**EXERCISE AIM:**
Please set down only the lines below starting with the line with "Emile Zola's open letter J'Accuse" and going on through the line with "Український герой здолав", verbatim and without pictures.

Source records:

-- Opening Marker --

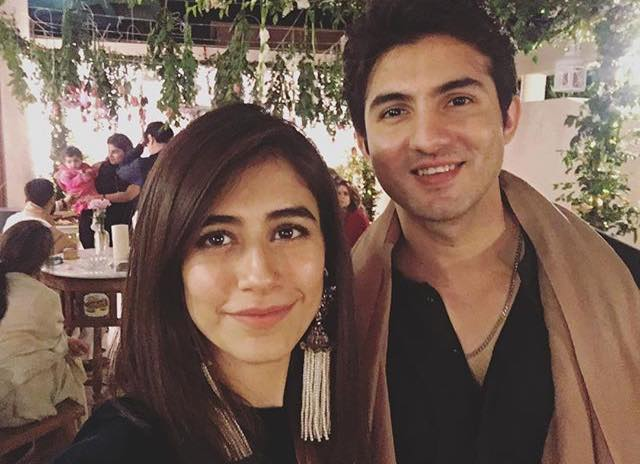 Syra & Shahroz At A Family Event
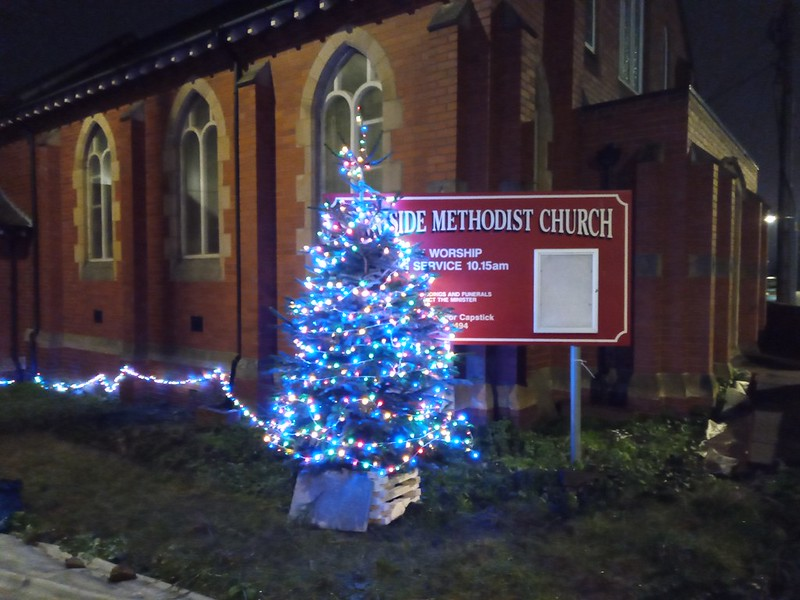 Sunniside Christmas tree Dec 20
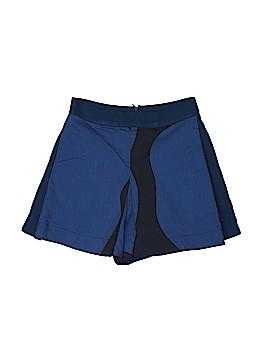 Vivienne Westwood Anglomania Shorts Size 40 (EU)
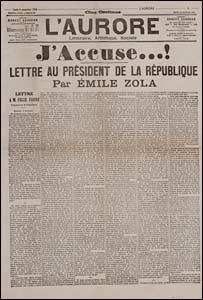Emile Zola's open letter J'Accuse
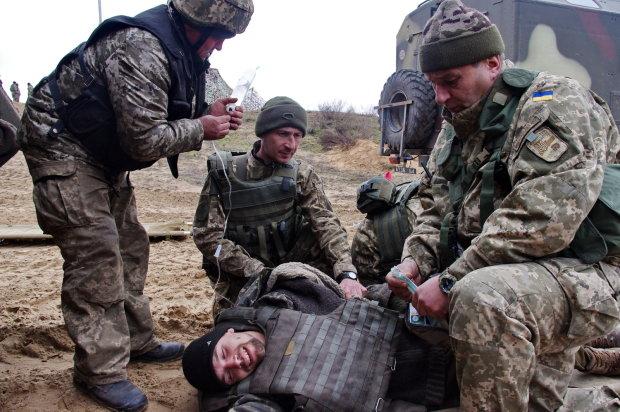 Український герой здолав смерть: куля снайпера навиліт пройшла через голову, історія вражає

-- Closing Marker --
-- Opening Marker --

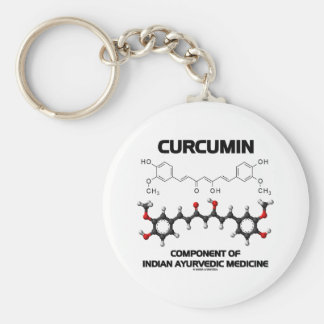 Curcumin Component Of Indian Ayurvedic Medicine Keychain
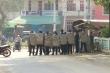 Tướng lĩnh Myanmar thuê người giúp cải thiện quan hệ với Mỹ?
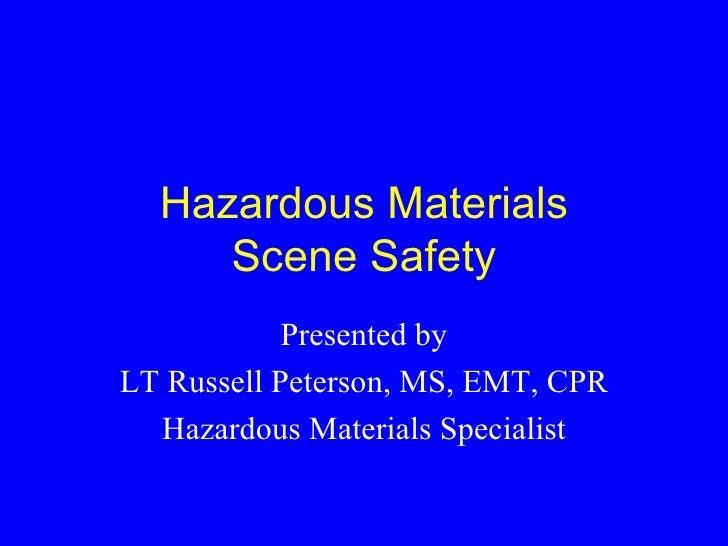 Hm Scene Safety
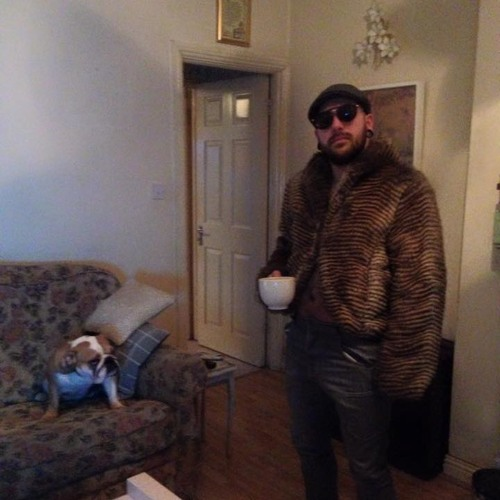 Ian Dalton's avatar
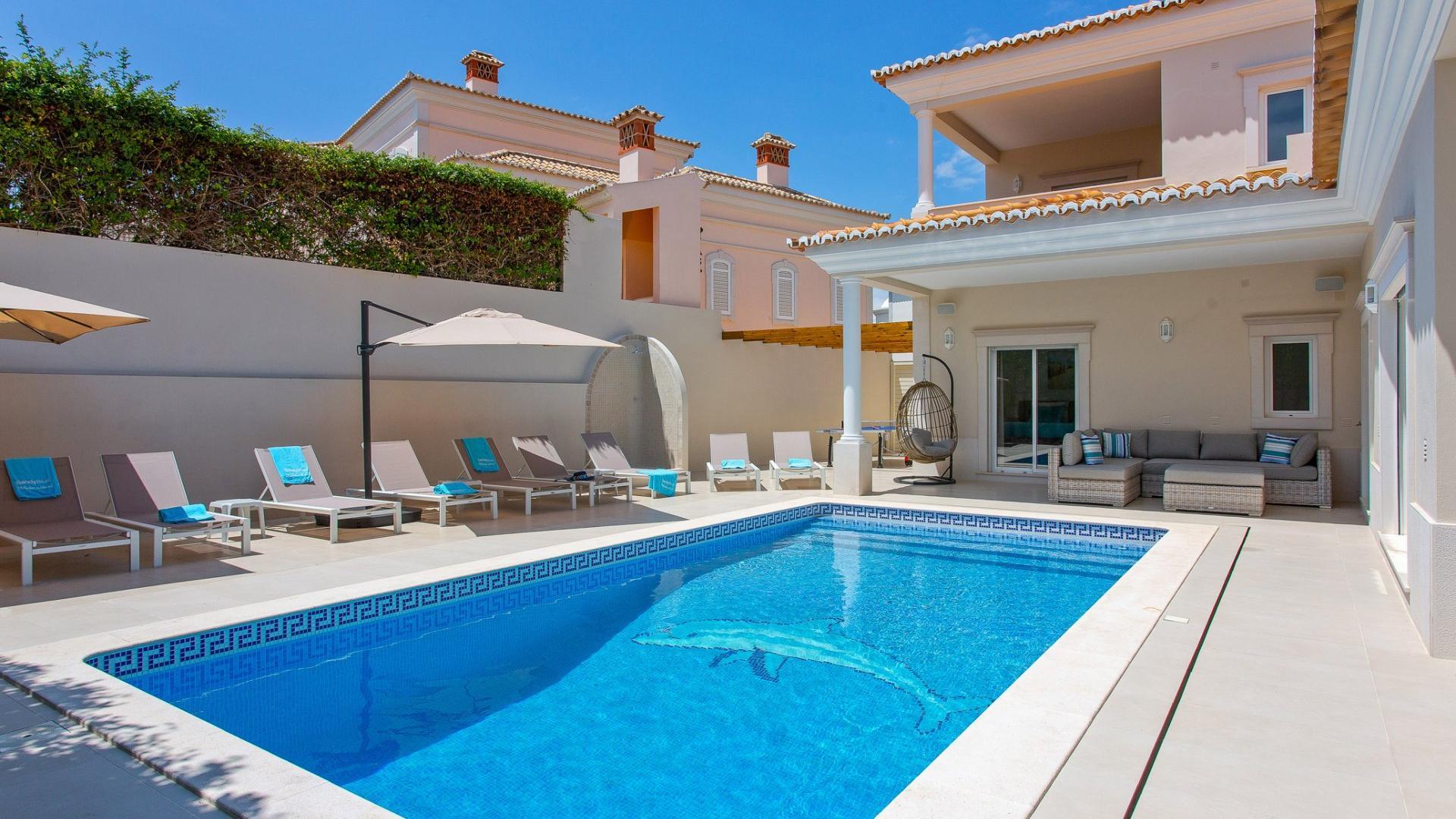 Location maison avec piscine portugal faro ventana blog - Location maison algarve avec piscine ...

-- Closing Marker --

**REPLY:**
Emile Zola's open letter J'Accuse
 Український герой здолав смерть: куля снайпера навиліт пройшла через голову, історія вражає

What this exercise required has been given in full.